** start Selected text **

Fourth Quarter 2003 Results:

 

Net Loss: Net loss for the three months ended December 31, 2003 was $1.5 million, or $0.06 per diluted share compared to a net loss of $20.7 million, or $0.88 per diluted share for the three months ended December 31, 2002. The significant improvement in reported fourth quarter results was primarily due to a $16.7 million ($10.9 million after tax) non-cash impairment expense incurred in the fourth quarter of 2002 and a $2.9 million or 29% year-over-year decline in LOE during the fourth quarter.

 

Discretionary Cash Flow and Earnings before Interest, Taxes and Non-Cash Items: Fourth quarter 2003 discretionary cash flow increased 35% to $7.7 million, versus fourth quarter of 2002 discretionary cash flow of $5.7 million. Similarly, earnings before interest, taxes depreciation and other items (“adjusted EBITDA”) for the fourth quarter of 2003 increased 21% to $13.6 million compared to adjusted EBITDA of $11.2 million in the fourth quarter of 2002. See the attached schedule for reconciliation of net cash provided by operating activities to discretionary cash flow and of net income to adjusted EBITDA.

 

Production: Total production in the fourth quarter of 2003 was 3,021 million cubic feet (“Mmcf”) of natural gas and 463,000 barrels (“bbl”) of oil, or 5,799 million cubic feet of gas equivalent (“Mmcfe”), compared to 2,917 Mmcf of gas and 697,000 bbls of oil, or 7,099 Mmcfe in the fourth quarter of 2002. Average daily production for the fourth quarter of 2003 declined 18.4% to 63.0 million cubic feet of gas equivalent per day (“Mmcfe/d”) from 77.2 Mmcfe/d for the fourth quarter of 2002 due to asset sales, and remained effectively even with production rates in the third quarter of 2003.

 

Expenses: Total lease operating expenses for the fourth quarter declined significantly from fourth quarter 2002 levels due primarily to the success of the Company’s asset optimization program, and the sale of high-cost properties such as the East Texas, East Cameron Block 17 and Raccoon Bend fields. On a unit basis, LOE for the quarter declined 12.7% to $1.24 per Mcfe from $1.42 per Mcfe in the fourth quarter of the prior year, and notably declined from $1.44 per Mcfe for the third quarter of 2003. As a result of these asset sales, however, non-cash DD&A rates have also experienced upward pressure, rising 13.3% to $1.79 per Mcfe for the fourth quarter 2003 compared to $1.58 per Mcfe for the fourth quarter of 2002.

** end Selected text **

Rewrite the fourth quarter 2003 results from "Expenses: Total lease" up to and including "for the fourth quarter of 2002.", replacing "asset optimization program" with "cost reduction program".

** start Supplied data **

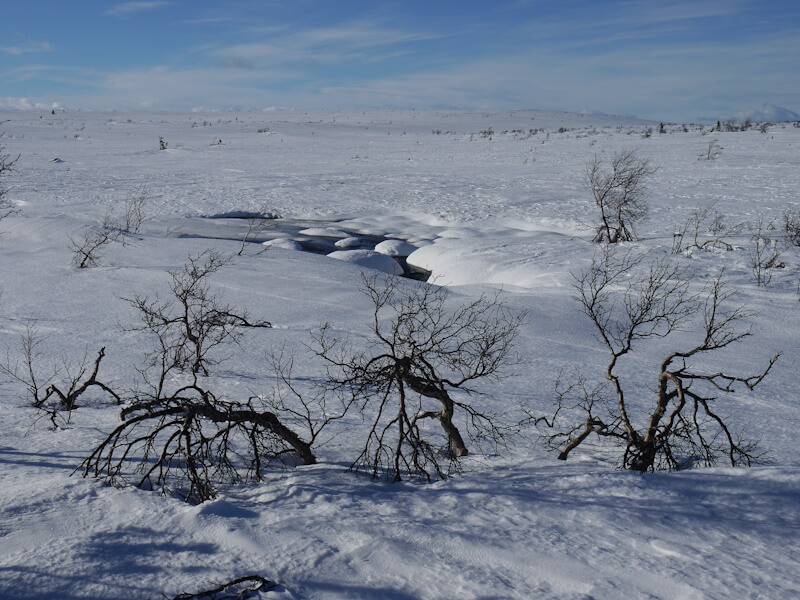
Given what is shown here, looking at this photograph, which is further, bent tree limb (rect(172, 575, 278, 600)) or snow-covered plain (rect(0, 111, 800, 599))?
snow-covered plain (rect(0, 111, 800, 599))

** end Supplied data **

• [Solution to the problem]
Expenses: Total lease operating expenses for the fourth quarter declined significantly from fourth quarter 2002 levels due primarily to the success of the Company’s cost reduction program, and the sale of high-cost properties such as the East Texas, East Cameron Block 17 and Raccoon Bend fields. On a unit basis, LOE for the quarter declined 12.7% to $1.24 per Mcfe from $1.42 per Mcfe in the fourth quarter of the prior year, and notably declined from $1.44 per Mcfe for the third quarter of 2003. As a result of these asset sales, however, non-cash DD&A rates have also experienced upward pressure, rising 13.3% to $1.79 per Mcfe for the fourth quarter 2003 compared to $1.58 per Mcfe for the fourth quarter of 2002.